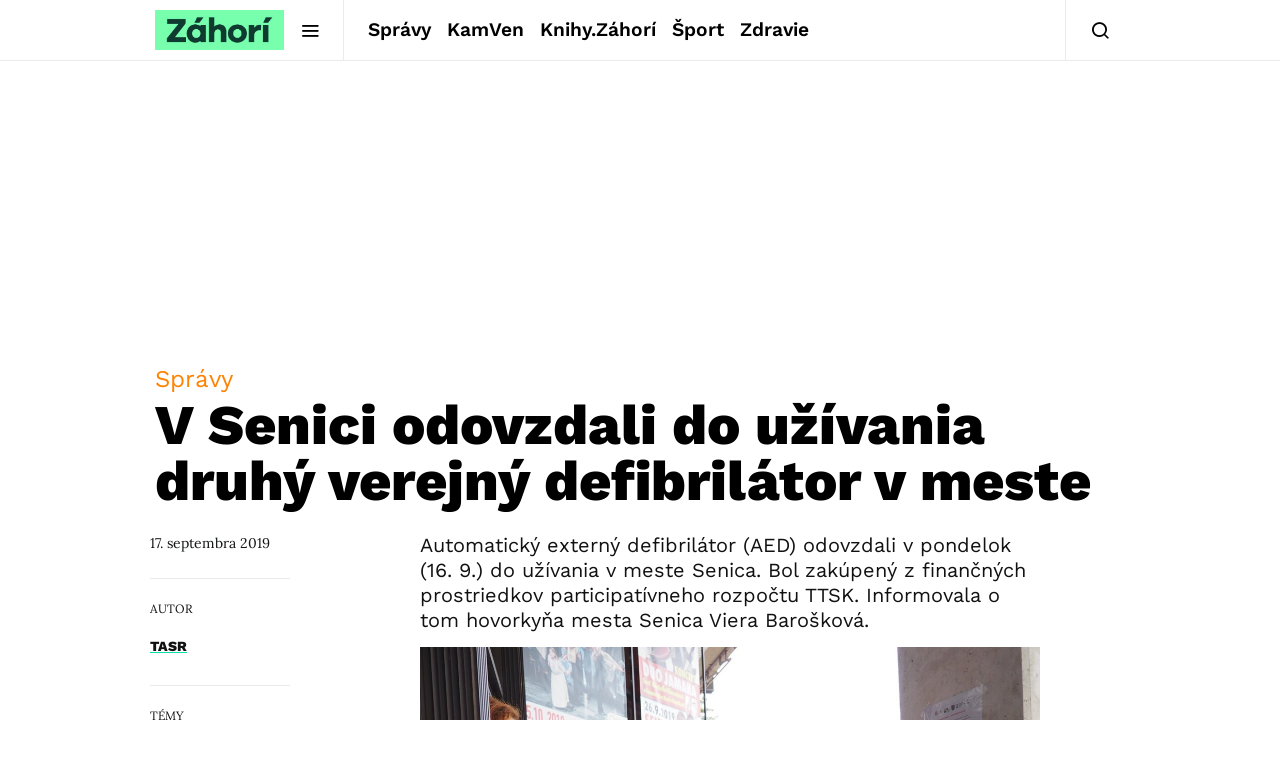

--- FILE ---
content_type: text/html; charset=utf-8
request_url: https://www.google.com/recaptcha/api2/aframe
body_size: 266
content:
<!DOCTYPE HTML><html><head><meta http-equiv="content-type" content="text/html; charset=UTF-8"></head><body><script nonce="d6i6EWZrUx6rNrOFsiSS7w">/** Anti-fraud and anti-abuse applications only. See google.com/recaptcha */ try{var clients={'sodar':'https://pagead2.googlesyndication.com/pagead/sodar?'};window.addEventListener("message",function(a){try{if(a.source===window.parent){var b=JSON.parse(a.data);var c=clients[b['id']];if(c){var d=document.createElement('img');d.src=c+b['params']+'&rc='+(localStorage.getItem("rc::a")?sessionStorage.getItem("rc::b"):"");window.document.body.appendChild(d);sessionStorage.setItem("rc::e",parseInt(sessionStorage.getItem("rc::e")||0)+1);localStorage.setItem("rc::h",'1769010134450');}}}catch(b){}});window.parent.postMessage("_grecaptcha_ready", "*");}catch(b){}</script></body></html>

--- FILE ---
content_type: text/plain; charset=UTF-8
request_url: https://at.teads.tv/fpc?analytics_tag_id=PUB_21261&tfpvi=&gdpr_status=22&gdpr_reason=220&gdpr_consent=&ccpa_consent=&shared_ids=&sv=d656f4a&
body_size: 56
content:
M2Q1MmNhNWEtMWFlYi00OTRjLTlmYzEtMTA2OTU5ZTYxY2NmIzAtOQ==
○ ○ ○ ○
■ **What you will do**: Scan the material above for the word "html". Copy each line where it occurs.

■ **Response area**:
content_type: text/html; charset=utf-8
<!DOCTYPE HTML><html><head><meta http-equiv="content-type" content="text/html; charset=UTF-8"></head><body><script nonce="d6i6EWZrUx6rNrOFsiSS7w">/** Anti-fraud and anti-abuse applications only. See google.com/recaptcha */ try{var clients={'sodar':'https://pagead2.googlesyndication.com/pagead/sodar?'};window.addEventListener("message",function(a){try{if(a.source===window.parent){var b=JSON.parse(a.data);var c=clients[b['id']];if(c){var d=document.createElement('img');d.src=c+b['params']+'&rc='+(localStorage.getItem("rc::a")?sessionStorage.getItem("rc::b"):"");window.document.body.appendChild(d);sessionStorage.setItem("rc::e",parseInt(sessionStorage.getItem("rc::e")||0)+1);localStorage.setItem("rc::h",'1769010134450');}}}catch(b){}});window.parent.postMessage("_grecaptcha_ready", "*");}catch(b){}</script></body></html>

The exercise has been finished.